Observamos indícios de maturidade no ecossistema de startups europeu: pólos como Amsterdão, Berlim, Barcelona, e até a zona dos Balcãs ganham força, assim como o reconhecimento de Paris como principal hub tecnológico da região. O surgimento de distritos de inovação, o acesso ao capital inicial e – o mais importante – uma mudança cultural, que começa a encarar o empreendedorismo como uma carreira legítima, são sinais otimistas. Iniciativas como o Conselho Europeu da Inovação ou os vistos europeus para startups, bem como as potenciais medidas para reduzir a burocracia no mercado único e atrair talento são, também, um passo na direção certa.

Ainda assim, a Europa está atrás de gigantes como Estados Unidos e China em termos de escalabilidade. Entre 2015 e 2021, foram criadas 300 startups unicórnios no continente europeu (incluindo Reino Unido), enquanto a América do Norte gerou 370 em apenas um ano. Há uma diferença quase simbólica e um gap de cerca de $300 mil milhões em investimentos para empresas na fase de crescimento e consolidação.
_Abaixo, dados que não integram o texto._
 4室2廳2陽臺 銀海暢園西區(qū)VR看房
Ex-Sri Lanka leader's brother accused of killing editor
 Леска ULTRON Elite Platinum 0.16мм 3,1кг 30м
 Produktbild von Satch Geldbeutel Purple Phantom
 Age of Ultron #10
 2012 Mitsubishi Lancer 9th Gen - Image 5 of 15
Vivemos um momento crítico. A instabilidade económica e fragmentação política trazem obstáculos, mas também criam oportunidades para soluções inovadoras e audazes. Não podemos apenas replicar o que se fez em Silicon Valley – a Europa tem de traçar o seu próprio caminho e, neste cenário, há alguns pontos que precisam de mudar para desbloquearmos o seu potencial:

Mercado verdadeiramente unificado

A diversidade europeia é uma riqueza, mas é também um obstáculo. Empresas recentes deparam-se com sistemas tributários, legislação laboral e exigências regulamentares díspares entre países. É urgente uma integração digital real, com normas padronizadas para dados, plataformas digitais e Inteligência Artificial (IA). Expandir negócios no mercado único deve ser tão simples quanto crescer entre a Califórnia e Nova Iorque.
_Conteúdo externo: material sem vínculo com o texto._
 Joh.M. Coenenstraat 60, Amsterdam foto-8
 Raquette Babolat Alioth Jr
Capital de risco com ambição

O cenário de Venture Capital (VCs) na Europa cresceu – mas faltam ainda players para sustentar empresas que querem expandir globalmente. As parcerias público-privadas e bancos de investimento, como o Bpifrance e o Fundo Europeu de Investimento, têm um papel essencial, mas é preciso ir além, mitigando riscos e atraindo investimentos robustos e duradouros.

Retenção de talento

A Europa forma talentos de altíssima qualidade em tecnologia, IA e deeptech. Mas muitos emigram à procura de oportunidades mais abrangentes e remuneração adequada. Políticas inteligentes de vistos, incentivos fiscais para colaboradores de startups e uma cultura que celebre a ousadia empreendedora seriam fundamentais. Incorporar o “pensamento startup” desde o ensino básico pode encurtar essa distância.

Grandes empresas também têm responsabilidade

O ecossistema inovador não é responsabilidade exclusiva de governos. Empresas consolidadas têm o dever de atuar como facilitadoras: dialogar com legisladores e apoiar iniciativas que fomentem o ecossistema como um todo.

A Europa tem os ingredientes certos: criatividade, propósito, um ecossistema académico de peso, além de uma perspetiva muito global. Mas é preciso agir com rapidez e fluidez para liderar, e não apenas seguir, a nova onda global de inovação.